World Series Game 3 in rain delay

PHILADELPHIA (AP) - October 31, 2009


Alex Rodriguez is 0 for 8 with six strikeouts in his first World Series. Mark Teixeira's only hit in seven at-bats is a solo homer. Ryan Howard is hitting .222, also with six strikeouts.

Maybe a change in venue will get them all going.

"I feel pretty good. I mean, it's only been eight at-bats, but I felt like I've had a lot of good swings," Rodriguez said Friday. "I fouled a couple of pitches off that I should have put in play."

Without any offense from A-Rod, the New York Yankees totaled four runs in the first two games and still eked out a split at home. Now, the Series shifts to Philadelphia for Game 3 on Saturday night, with Cole Hamels set to start for the Phillies against fellow lefty Andy Pettitte.

"We're back in our own ballpark. It's going to be hostile. It's going to be loud," Shane Victorino said.

Nothing new, according to the Yankees.

"Because of the team we are, we get booed and yelled at everywhere we go," Johnny Damon explained. "Even coming off the train."

Citizens Bank Park is approximately 108 miles from Yankee Stadium, with a string of New Jersey Turnpike tolls in between. Both teams zipped down on the train in a little more than an hour - the Phillies after their 3-1 loss Thursday night, the Yankees on Friday afternoon.

Three wins from a second consecutive championship, Howard and the Phillies could wrap it up at home. Chase Utley, Jimmy Rollins and crew can't wait to play before their fervent fans in the second-ever World Series game on Halloween.

"It's going to be a great environment," Raul Ibanez said. "It's nice to have 47,000 screaming people cheering for you."

During batting practice Friday, with line drives and long balls ricocheting around Philadelphia's cozy park, it was hard to fathom how Cliff Lee and A.J. Burnett dominated on the mound the previous two nights.

"I can't say enough about our advanced scouting and our reports. They're right on," Phillies manager Charlie Manuel said.

Especially when it comes to Rodriguez, apparently.

The three-time MVP was an October bust for years before a monster performance during the AL playoffs. He looked way off balance in the Bronx this week, but teammate Derek Jeter insisted he's not worried.

"No, the guy's been killing the ball for three weeks," Jeter said. "It's kind of hard to sit here and overanalyze things. If pitchers make their pitches, they're going to get you out."

Damon said the rest of the Yankees need to pick up the slack for Rodriguez. But with offense at a premium, they'll be missing a dangerous bat during the next three games.

Because World Series rules do not allow a designated hitter in the National League park, New York must decide whether to put Hideki Matsui in the outfield or on the bench.

"As productive as he's been for us this year, you don't want to lose his bat," manager Joe Girardi said.

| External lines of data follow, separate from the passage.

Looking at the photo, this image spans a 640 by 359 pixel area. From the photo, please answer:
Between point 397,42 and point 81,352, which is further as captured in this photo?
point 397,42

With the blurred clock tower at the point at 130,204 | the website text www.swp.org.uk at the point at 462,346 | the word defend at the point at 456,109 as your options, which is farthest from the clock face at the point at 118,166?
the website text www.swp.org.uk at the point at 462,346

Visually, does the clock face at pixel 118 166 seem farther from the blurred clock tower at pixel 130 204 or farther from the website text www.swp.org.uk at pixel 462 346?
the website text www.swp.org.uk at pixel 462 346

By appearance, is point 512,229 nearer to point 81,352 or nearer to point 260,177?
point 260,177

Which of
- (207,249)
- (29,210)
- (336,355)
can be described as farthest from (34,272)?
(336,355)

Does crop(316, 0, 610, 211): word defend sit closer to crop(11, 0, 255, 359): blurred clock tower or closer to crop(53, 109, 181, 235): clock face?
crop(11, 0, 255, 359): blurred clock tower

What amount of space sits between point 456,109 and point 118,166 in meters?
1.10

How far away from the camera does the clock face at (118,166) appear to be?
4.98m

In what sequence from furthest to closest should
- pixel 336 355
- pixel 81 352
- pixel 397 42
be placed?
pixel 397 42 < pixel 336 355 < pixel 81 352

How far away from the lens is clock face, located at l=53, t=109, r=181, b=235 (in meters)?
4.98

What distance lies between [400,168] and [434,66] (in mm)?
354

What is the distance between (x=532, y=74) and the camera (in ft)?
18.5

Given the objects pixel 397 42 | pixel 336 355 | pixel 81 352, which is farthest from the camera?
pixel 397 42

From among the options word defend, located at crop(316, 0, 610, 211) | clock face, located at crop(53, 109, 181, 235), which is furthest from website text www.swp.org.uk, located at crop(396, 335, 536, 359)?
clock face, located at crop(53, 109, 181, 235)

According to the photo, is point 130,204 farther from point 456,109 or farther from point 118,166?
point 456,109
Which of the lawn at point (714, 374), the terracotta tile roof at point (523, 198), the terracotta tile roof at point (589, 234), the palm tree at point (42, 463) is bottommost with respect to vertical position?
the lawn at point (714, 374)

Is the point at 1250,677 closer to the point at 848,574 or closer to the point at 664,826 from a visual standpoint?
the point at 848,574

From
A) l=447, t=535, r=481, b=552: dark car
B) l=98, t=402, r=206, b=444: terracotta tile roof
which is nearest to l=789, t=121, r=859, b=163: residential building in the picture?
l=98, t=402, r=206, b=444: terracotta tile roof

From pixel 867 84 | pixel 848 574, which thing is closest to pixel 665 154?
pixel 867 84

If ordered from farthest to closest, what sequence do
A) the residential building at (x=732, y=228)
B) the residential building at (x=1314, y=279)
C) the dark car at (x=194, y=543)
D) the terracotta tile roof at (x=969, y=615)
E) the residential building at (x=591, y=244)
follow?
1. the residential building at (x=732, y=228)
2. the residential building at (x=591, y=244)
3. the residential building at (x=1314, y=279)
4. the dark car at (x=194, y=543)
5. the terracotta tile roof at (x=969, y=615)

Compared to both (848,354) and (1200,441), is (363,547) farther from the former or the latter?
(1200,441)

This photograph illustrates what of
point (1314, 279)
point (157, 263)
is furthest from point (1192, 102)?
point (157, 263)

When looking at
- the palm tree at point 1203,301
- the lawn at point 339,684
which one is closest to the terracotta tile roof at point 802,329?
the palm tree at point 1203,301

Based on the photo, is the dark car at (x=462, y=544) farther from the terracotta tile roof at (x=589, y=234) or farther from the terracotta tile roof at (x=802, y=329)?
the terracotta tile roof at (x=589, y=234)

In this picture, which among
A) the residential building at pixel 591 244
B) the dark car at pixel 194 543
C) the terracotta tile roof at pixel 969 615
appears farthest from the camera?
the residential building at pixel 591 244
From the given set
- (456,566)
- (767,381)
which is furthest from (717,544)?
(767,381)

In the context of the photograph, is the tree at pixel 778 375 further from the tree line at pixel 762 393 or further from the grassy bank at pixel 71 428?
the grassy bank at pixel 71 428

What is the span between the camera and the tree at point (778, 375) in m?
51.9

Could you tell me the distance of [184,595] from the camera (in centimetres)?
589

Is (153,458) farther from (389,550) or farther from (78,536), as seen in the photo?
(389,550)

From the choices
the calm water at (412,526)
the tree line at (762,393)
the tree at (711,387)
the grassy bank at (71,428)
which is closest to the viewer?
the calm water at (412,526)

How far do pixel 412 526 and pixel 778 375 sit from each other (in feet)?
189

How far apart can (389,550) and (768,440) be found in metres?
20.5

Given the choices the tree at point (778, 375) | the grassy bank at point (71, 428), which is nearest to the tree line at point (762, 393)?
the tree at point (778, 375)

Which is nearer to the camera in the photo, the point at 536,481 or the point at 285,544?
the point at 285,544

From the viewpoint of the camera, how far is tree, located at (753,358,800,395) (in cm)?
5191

Matsui hit a go-ahead homer off Pedro Martinez in Game 2 and it might seem tempting to start him in right field over slumping Nick Swisher. Slowed by knee surgeries, however, Matsui hasn't played the outfield since June 15, 2008, at Houston. He appeared in right field only three times that year, all in April.

Matsui was stationed in right during batting practice and jogged after a few fungos, but it was hardly an intense workout.

"I don't see any major issues," he said through a translator. "At this point, the way I feel, I think it should be fine. I mean, again, you really have to try and then see how it feels."

Speaking before his team took the field, Girardi didn't disclose his plans.

"I'm going to look at some things today, watch a little bit, see how he moves around and see if we think that it's physically possible for him to do it," he said. "If we can't do it, we'll use him in a role to pinch hit when we feel that he can be most valuable to us."

Manuel, who acknowledged that several Phillies are fighting flu symptoms, did announce a decision. He picked Joe Blanton to start Game 4 rather than Lee on short rest or rookie J.A. Happ, who will stay in the bullpen.

First, the Phillies turn to Hamels, last year's World Series MVP against Tampa Bay.

A sure thing last October, the 25-year-old has struggled this season. He went 1-1 with a 6.75 ERA in three NL playoff starts.

"It's been a growing process," Hamels said. "I still have an opportunity to help this team out and win some big games."

Saturday will be a big one, indeed. Nine of the last 10 teams to win Game 3 when the World Series was tied 1-all went on to take the title.

Hamels said that when he was growing up he emulated Pettitte, who set a major league record with his 16th postseason win by beating the Los Angeles Angels to clinch the AL championship series.

The 37-year-old Pettitte is 2-0 with a 2.37 ERA this postseason and 3-4 with a 3.82 ERA in 11 World Series starts.

"He doesn't seem fazed by anything," Jeter said. "He's pitched in every kind of big game you can think of."

Eight years ago, the Yankees had some World Series luck on Halloween when Jeter's 10th-inning homer capped a Game 4 comeback against Arizona.

That seesaw classic went back and forth for seven games. Does this Series feel destined to go the distance? "It wouldn't surprise me," Jeter said.